Let $A$ be a balanced set in $\mathbb{K}$. Why do we have : if $A$ is not bounded then $A=\mathbb{K}$ ?

Answer 1

Let $\mathbb{K}$ be a field with an absolute value function $\lvert - \rvert : \mathbb{K} \to \mathbb{R}$. If $A$ is balanced, then for each $x \in A$ and each $\lambda \in \mathbb{K}$ such that $\lvert \lambda \rvert \le 1$ we have $\lambda x \in A$.
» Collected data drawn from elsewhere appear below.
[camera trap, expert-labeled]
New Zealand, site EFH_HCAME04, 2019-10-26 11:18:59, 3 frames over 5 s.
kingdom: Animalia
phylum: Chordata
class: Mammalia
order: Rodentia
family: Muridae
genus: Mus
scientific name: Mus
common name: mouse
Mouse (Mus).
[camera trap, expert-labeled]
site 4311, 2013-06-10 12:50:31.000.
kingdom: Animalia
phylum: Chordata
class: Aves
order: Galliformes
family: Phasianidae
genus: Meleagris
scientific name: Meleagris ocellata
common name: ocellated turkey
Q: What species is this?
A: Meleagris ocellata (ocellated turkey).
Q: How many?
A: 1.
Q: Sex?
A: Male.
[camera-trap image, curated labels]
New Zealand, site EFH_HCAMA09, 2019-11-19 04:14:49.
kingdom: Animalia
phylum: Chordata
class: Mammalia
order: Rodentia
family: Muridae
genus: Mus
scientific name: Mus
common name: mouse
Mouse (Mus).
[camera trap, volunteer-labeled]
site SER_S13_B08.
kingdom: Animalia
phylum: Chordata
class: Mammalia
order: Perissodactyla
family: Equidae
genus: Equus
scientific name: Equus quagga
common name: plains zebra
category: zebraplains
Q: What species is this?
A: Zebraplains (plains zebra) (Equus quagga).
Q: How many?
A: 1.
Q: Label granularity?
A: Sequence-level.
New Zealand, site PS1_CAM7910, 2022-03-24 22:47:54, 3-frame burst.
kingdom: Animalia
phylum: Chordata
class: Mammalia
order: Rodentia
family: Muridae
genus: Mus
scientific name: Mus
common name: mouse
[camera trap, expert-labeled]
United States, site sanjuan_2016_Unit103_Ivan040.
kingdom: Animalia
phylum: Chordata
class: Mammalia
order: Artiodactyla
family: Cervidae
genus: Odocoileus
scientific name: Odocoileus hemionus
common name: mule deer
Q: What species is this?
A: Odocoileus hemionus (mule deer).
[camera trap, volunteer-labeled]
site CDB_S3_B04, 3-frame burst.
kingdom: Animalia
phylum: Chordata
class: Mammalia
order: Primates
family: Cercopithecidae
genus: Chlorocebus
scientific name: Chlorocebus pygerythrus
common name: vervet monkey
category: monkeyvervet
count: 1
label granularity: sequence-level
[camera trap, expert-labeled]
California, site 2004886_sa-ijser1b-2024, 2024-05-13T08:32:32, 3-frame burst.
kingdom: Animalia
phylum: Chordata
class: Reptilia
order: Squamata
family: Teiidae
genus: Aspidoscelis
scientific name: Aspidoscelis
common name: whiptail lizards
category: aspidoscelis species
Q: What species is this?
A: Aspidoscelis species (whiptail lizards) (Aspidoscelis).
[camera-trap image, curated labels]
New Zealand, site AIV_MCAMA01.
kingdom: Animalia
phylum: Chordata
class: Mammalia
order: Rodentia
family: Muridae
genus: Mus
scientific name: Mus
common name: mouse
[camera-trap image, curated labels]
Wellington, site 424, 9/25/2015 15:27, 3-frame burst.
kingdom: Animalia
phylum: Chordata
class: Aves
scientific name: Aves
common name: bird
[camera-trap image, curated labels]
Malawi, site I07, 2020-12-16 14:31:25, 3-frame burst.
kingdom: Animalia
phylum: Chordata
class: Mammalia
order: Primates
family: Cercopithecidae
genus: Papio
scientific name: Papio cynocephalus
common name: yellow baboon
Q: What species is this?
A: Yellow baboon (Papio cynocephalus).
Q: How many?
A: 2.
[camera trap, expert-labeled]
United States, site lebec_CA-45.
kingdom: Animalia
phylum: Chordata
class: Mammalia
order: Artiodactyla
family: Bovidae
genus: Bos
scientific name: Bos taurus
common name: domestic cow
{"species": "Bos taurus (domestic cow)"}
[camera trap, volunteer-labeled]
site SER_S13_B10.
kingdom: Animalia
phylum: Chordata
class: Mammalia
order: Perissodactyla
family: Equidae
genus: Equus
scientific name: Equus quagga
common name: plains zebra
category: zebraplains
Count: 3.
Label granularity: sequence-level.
Hence obviously $0 \in A$.

For $x \in A \setminus \{ 0 \}$ we have $r = \lvert x \rvert > 0$. We show that $D(r) = \{ y \in \mathbb{K} \mid \lvert y \rvert \le r \} \subset A$. So let $y \in \mathbb{K} \setminus \{ 0 \}$ such that $\lvert y \rvert \le r$. Then $\lvert y/x \rvert = \lvert y \rvert/ \lvert x \rvert \le r/r = 1$, hence $y = y/x \cdot x \in A$.

Let $z \in \mathbb{K}$. Since $A$ is unbounded, there exists $x \in A$ such that $\lvert z \rvert \le \lvert x \rvert = r$. We conclude $z \in D(r) \subset A$.